_Written task_
Please copy the listing below word for word.

• • • • •

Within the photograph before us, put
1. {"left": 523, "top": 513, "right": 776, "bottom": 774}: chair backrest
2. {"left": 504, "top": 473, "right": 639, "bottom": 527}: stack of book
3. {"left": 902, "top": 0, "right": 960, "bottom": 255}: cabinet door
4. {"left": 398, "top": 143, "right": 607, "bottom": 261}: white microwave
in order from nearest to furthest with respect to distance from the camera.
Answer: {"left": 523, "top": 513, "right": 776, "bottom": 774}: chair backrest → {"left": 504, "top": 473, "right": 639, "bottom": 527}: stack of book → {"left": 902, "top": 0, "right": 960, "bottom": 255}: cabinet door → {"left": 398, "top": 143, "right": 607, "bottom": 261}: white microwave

• • • • •

_Answer to the problem_
Within the photograph before us, put
1. {"left": 523, "top": 513, "right": 776, "bottom": 774}: chair backrest
2. {"left": 504, "top": 473, "right": 639, "bottom": 527}: stack of book
3. {"left": 902, "top": 0, "right": 960, "bottom": 255}: cabinet door
4. {"left": 398, "top": 143, "right": 607, "bottom": 261}: white microwave
in order from nearest to furthest with respect to distance from the camera.
Answer: {"left": 523, "top": 513, "right": 776, "bottom": 774}: chair backrest → {"left": 504, "top": 473, "right": 639, "bottom": 527}: stack of book → {"left": 902, "top": 0, "right": 960, "bottom": 255}: cabinet door → {"left": 398, "top": 143, "right": 607, "bottom": 261}: white microwave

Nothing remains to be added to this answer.